**Reading passage:**
_____
Implement Interpolation Polynomial Algorithm with Mathematica

Question

I have to implement this algorithm in Mathematica:

My problem is that I don't really understand the Mathematica syntax because there aren't a lot of useful examples out there. What I have done:

(* Input: 4 Points*)
Array[sx, 4, 0];
Array[sy, 4, 0];

sx[0] = -1; 
sy[0] = 0;

sx[1] = 0;
sy[1] = 2;

sx[2] = 1;
sy[2] = 4;

sx[3] = 3;
sy[3] = 32;


P[x,0]:=sy[0];

P[x, k_] := 
  P[x, k - 1] + (sy[k] - P[sx[k], k - 1])*
    Sum[(x - sx[j])/sx[k] - sx[j], {j, 0, x}]; 

(I tried to implement the geometric mean but I failed because I can't even calculate the Sum.)

How can I implement the recursion correctly? (an the geometric mean)

Answer 1

You can define a function P like this :

P[x_, 0]  := sy[0] 
P[x_, k_] := P[x, k - 1] + (sy[k] - P[sx[k], k - 1])*
             Product[(x - sx[j])/(sx[k] - sx[j]), {j, 0, k - 1}] // Simplify

Setting values sx and sy as you defined above we get :

In[13]:= P[x, 1] 
Out[13]= 2 (1 + x)

In[14]:= P[x, 2]
Out[14]= 2 (1 + x)

In[15]:= P[x, 3]
Out[15]= 2 + x + x^3

Answer 2

Just as an aside, Mathematica has a built-in function InterpolatingPolynomial. Suppose pts is the list of points for which you want to find the polynomial, then p[x, k] could be written as

p[x_, k_] := InterpolatingPolynomial[pts[[;;k+1]] ,x]

For the example in the original post you would get

pts = {{-1, 0}, {0, 2}, {1, 4}, {3, 32}};

p[x, 0] // Simplify
p[x, 1] // Simplify
p[x, 2] // Simplify
p[x, 3] // Simplify

(* output
0
2 (1 + x)
2 (1 + x)
2 + x + x^3
*)
_____
Collection entries:
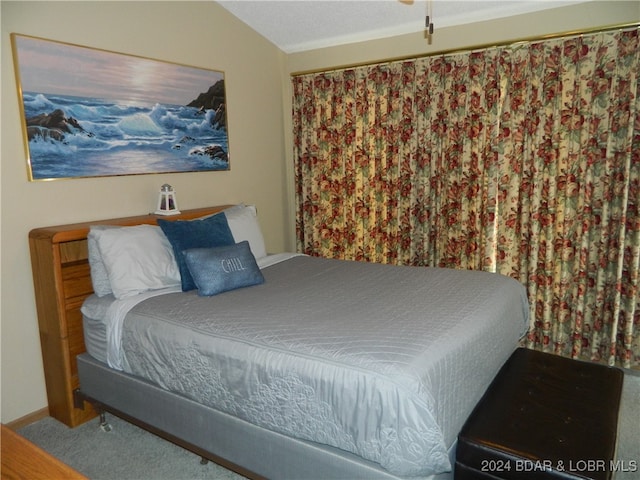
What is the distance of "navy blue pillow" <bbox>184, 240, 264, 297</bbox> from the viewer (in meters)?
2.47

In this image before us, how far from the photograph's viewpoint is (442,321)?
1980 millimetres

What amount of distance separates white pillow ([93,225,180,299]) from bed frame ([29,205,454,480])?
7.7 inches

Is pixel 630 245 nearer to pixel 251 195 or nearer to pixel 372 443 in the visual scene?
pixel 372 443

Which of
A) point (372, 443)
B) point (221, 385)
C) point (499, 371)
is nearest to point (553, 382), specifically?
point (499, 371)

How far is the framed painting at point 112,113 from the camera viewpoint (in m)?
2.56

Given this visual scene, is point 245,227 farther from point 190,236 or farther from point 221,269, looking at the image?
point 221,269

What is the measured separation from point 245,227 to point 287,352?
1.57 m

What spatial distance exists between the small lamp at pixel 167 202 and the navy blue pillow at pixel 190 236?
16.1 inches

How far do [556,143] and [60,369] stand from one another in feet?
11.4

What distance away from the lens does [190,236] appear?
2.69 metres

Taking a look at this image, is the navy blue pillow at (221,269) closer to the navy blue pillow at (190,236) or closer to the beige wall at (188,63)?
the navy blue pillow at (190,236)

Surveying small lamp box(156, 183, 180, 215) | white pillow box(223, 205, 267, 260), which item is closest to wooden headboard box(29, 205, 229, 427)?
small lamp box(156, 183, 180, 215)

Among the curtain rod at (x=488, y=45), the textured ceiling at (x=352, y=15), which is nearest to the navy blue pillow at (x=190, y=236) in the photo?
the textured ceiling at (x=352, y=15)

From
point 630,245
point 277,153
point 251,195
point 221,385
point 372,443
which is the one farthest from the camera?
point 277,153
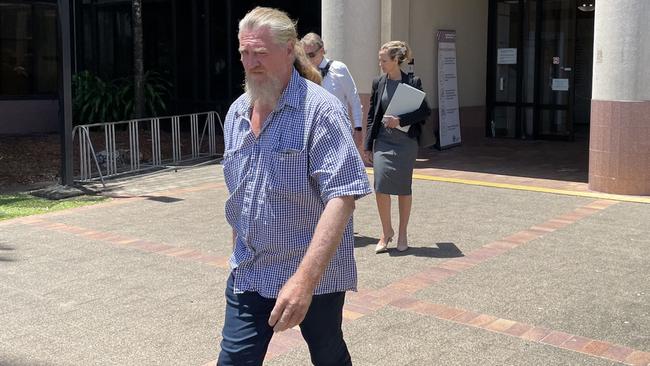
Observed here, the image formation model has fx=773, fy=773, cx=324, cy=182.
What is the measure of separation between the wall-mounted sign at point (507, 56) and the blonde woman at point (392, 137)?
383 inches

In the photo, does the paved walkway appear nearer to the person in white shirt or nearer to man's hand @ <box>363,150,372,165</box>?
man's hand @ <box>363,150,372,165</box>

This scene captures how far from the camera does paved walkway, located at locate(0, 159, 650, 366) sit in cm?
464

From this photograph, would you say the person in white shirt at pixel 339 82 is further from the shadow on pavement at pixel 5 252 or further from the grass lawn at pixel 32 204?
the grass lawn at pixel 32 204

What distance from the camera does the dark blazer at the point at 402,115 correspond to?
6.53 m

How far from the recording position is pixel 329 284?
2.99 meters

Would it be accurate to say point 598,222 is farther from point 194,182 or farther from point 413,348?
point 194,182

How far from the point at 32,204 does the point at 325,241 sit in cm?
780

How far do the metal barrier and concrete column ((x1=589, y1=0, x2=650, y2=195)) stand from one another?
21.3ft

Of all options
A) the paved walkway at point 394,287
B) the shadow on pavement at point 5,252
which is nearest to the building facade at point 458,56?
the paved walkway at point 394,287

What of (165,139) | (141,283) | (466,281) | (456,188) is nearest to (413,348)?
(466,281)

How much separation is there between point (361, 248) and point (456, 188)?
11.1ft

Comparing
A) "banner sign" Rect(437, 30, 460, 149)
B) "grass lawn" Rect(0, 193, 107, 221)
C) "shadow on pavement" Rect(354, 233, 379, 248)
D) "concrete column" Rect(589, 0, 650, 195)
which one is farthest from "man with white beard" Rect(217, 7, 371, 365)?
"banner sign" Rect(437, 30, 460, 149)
_____
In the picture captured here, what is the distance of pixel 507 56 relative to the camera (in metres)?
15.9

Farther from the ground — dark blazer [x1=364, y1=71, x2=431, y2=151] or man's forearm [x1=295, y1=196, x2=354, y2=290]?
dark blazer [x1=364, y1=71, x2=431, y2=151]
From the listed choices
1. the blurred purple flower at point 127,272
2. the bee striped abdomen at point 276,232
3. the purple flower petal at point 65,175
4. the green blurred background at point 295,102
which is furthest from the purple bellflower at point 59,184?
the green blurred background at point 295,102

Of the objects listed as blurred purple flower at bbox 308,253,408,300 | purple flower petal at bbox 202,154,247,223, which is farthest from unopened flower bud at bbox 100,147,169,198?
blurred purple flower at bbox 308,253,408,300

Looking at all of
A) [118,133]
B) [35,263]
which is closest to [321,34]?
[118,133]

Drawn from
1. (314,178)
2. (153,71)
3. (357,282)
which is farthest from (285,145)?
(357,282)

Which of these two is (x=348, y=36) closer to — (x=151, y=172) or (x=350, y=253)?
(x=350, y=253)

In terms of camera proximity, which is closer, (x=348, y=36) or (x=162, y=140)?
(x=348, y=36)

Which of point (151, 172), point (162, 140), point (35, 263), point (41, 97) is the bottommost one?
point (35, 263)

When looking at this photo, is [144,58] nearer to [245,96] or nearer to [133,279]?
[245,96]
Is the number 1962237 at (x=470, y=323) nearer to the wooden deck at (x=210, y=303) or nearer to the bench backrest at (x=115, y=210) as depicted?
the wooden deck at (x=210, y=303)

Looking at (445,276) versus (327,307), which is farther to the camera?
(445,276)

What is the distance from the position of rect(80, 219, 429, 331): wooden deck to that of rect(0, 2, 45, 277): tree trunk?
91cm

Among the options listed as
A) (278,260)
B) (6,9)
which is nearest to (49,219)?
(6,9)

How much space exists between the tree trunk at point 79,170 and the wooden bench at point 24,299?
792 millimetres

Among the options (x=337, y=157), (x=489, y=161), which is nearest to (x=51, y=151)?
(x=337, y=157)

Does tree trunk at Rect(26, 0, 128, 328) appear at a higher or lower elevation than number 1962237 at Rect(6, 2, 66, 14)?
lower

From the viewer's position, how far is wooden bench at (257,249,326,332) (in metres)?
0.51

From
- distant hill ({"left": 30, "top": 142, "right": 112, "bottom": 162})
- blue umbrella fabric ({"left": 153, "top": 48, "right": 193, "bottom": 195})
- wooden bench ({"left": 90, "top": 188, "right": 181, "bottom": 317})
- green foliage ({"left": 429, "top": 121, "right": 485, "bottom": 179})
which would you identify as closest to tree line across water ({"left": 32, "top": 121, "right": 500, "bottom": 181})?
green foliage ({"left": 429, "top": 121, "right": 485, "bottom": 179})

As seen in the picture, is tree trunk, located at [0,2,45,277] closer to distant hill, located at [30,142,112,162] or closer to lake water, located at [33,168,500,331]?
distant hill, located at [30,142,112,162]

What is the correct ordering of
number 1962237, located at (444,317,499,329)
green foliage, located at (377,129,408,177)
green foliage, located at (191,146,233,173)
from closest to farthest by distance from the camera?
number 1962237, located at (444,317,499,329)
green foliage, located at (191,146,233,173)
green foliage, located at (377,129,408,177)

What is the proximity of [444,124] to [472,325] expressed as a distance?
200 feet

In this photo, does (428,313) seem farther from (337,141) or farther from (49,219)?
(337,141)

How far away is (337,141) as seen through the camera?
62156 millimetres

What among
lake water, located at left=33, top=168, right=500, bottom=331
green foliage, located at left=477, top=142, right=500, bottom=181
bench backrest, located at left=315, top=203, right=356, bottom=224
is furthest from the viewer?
_____
**Stated task 1:**
Print the part of the Mathematica interpolation thread from "P[x,0]:=sy[0];" up to and including "the geometric mean)".
**Stated task 2:**
In the Mathematica interpolation thread, which built-in function does the second answer mention for finding the polynomial?

**Answer 1:**
P[x,0]:=sy[0];

P[x, k_] := 
  P[x, k - 1] + (sy[k] - P[sx[k], k - 1])*
    Sum[(x - sx[j])/sx[k] - sx[j], {j, 0, x}]; 

(I tried to implement the geometric mean but I failed because I can't even calculate the Sum.)

How can I implement the recursion correctly? (an the geometric mean)

**Answer 2:**
InterpolatingPolynomial